### Task brief
Please update the records from the line containing "How far away" through the line containing "2154 inches", swapping "reflection" for "mirror image" and leaving everything else unchanged. Return only those lines.

begin Data extract

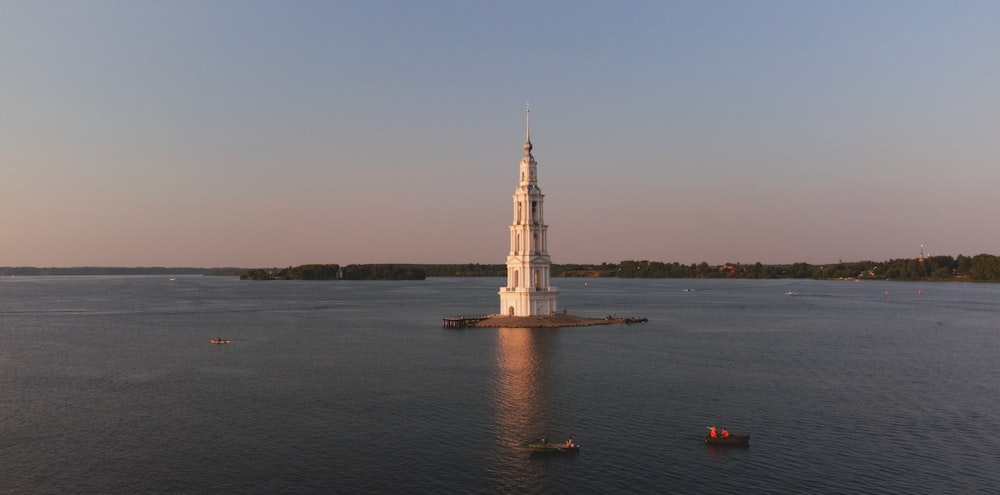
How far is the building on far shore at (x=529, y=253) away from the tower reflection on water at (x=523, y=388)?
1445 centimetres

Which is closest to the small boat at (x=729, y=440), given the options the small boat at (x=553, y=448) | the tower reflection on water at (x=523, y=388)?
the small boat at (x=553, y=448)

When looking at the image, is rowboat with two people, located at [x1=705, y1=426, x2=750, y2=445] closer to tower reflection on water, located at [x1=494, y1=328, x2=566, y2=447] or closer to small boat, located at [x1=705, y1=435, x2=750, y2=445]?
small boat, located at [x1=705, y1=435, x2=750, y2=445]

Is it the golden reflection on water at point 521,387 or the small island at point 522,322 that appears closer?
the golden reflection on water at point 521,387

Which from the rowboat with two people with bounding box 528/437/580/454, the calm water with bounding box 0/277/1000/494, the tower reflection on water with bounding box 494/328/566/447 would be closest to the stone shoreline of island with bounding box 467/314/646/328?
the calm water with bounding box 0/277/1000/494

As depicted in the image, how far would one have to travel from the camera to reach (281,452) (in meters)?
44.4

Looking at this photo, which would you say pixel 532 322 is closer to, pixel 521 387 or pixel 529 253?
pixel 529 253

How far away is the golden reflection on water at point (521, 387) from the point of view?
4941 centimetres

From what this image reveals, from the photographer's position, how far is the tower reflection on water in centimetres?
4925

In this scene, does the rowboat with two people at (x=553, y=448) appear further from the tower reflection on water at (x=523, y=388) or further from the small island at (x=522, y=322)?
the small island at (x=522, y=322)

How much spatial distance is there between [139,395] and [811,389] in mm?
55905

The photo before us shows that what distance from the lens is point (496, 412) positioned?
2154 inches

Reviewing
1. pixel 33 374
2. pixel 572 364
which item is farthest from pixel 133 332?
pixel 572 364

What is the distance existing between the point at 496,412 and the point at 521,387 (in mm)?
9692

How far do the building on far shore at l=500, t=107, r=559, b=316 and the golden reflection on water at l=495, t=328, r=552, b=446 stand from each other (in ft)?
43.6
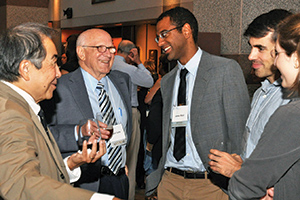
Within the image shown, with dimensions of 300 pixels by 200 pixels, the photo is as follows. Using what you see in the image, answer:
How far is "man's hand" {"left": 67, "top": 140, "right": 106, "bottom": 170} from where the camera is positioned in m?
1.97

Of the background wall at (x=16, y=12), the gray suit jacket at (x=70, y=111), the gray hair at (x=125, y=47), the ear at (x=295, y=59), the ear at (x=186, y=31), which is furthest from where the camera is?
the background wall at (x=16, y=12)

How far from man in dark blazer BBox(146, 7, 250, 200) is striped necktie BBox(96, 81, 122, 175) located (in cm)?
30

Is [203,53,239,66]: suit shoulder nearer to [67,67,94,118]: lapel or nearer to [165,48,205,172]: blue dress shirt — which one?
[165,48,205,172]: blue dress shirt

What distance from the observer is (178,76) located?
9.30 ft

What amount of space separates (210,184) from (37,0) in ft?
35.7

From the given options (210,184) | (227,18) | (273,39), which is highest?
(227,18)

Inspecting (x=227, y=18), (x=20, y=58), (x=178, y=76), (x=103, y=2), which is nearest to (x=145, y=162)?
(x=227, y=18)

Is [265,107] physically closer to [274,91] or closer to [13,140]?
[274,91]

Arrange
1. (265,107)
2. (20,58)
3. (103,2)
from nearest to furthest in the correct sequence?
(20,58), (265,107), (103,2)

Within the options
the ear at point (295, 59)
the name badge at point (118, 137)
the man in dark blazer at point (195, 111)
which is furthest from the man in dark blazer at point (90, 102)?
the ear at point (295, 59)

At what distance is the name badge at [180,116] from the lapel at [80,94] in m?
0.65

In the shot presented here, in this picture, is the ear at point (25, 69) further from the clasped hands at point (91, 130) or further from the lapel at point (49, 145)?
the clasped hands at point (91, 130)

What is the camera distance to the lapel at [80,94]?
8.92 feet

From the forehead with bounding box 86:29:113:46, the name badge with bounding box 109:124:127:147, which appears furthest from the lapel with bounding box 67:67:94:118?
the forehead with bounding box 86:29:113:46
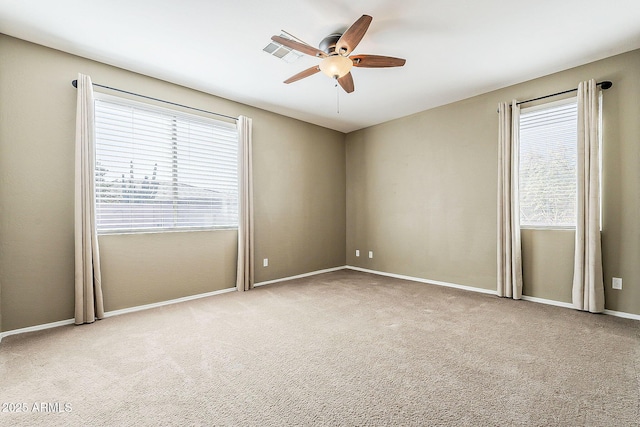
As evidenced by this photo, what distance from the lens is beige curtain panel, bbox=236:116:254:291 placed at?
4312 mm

end Data extract

### Solution for this task
How far away is the golden mirror image on water at point (521, 387) from the point of view?
4941 centimetres

From what this image reveals, from the photographer's position, how far is the tower mirror image on water in centimetres?
4925

In this scene, does the rowboat with two people at (x=553, y=448) appear further from the tower mirror image on water at (x=523, y=388) or further from the small island at (x=522, y=322)?
the small island at (x=522, y=322)

How much spatial distance is there between [139,395] and [811,389] in mm?
55905

The photo before us shows that what distance from the lens is point (496, 412) positioned?
2154 inches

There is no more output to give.